→ **DOCUMENT SEGMENT**
Modeling protein glycosylation

AllosMod can also be used to model protein glycosylation. For full details, see Guttman et al. 2013 Structure. This tool is meant to sample the range of conformations accessible to sugars. There are a few ways to run the protocol depending on the desired conformational flexibility of the protein and/or sugars:

  1. Input: a protein without sugars. Output: a semi-rigid protein (motions will be limited to loops and surface side chains) with flexible sugars.
  2. Input: a protein with sugars. Output: a flexible protein with rigid sugars.
  3. Input: a protein without sugars. Output: a flexible protein with flexible sugars.

For option 1, input the protein sequence only and add a file describing sugar connectivity (glyc.dat). See below for more information.

For option 2, run option 1 and then use a single structure from the output as input for another run. In the input sequence, specify the protein sequence and a “.” for each sugar. The “.” specifies a block residue in MODELLER and will remain rigid. Such rigid bodies can cause problems during dynamics so care should be given here. Also include the allosmod.py file that was generated in the first step.

For option 3, first run simulations of the protein only using AllosMod. Then take the resulting structures and do option 1 (one for each structure) using AllosMod. Take all the glycosylated protein structures as input into the FoXS server, if desired.

→ **DATA BELOW**

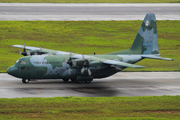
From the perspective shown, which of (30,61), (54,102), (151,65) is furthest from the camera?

→ **PROBLEM SET**
a – Reproduce the part of the AllosMod glycosylation text starting with "2. Input: a" and going on through "the first step.".
b – Pick up the AllosMod glycosylation text after its final sentence and keep writing.

→ **ANSWERS FOR EACH ITEM**
a –
2. Input: a protein with sugars. Output: a flexible protein with rigid sugars.
  3. Input: a protein without sugars. Output: a flexible protein with flexible sugars.

For option 1, input the protein sequence only and add a file describing sugar connectivity (glyc.dat). See below for more information.

For option 2, run option 1 and then use a single structure from the output as input for another run. In the input sequence, specify the protein sequence and a “.” for each sugar. The “.” specifies a block residue in MODELLER and will remain rigid. Such rigid bodies can cause problems during dynamics so care should be given here. Also include the allosmod.py file that was generated in the first step.

b –
Glycosylation input files

Glycosylation is controlled by adding a file glyc.dat to the files used in the regular AllosMod protocol. For help making the glyc.dat file from a PDB file that includes sugars, see the GlycoSciences webpage and set the “Assign connections by atom distances” to “HETATOM only.” This tool will also assess the structural quality of the sugars.

Parameter file

A number of options in the AllosMod parameter file (input.dat) pertain specifically to glycosylation. They are all optional.

ATTACH_GAPS = True/False (default True)
Gaps will be inserted into the alignment file at the sugar attachment sites. This allows more flexibility of the protein to accommodate the sugars.
SAMPLING = X
defaults to moderate_cm: Sampling is performed using simulated annealing at moderate temperatures. The energy function for the protein is composed of restraints from MODELLER while the energy function for sugar molecules is a combination of dihedral terms from CHARMM and harmonic restraints as described in the published paper (Guttman et al. 2013 Structure).
REPEAT_OPTIMIZATION = X
is the number of optimization steps to be performed. Default is one.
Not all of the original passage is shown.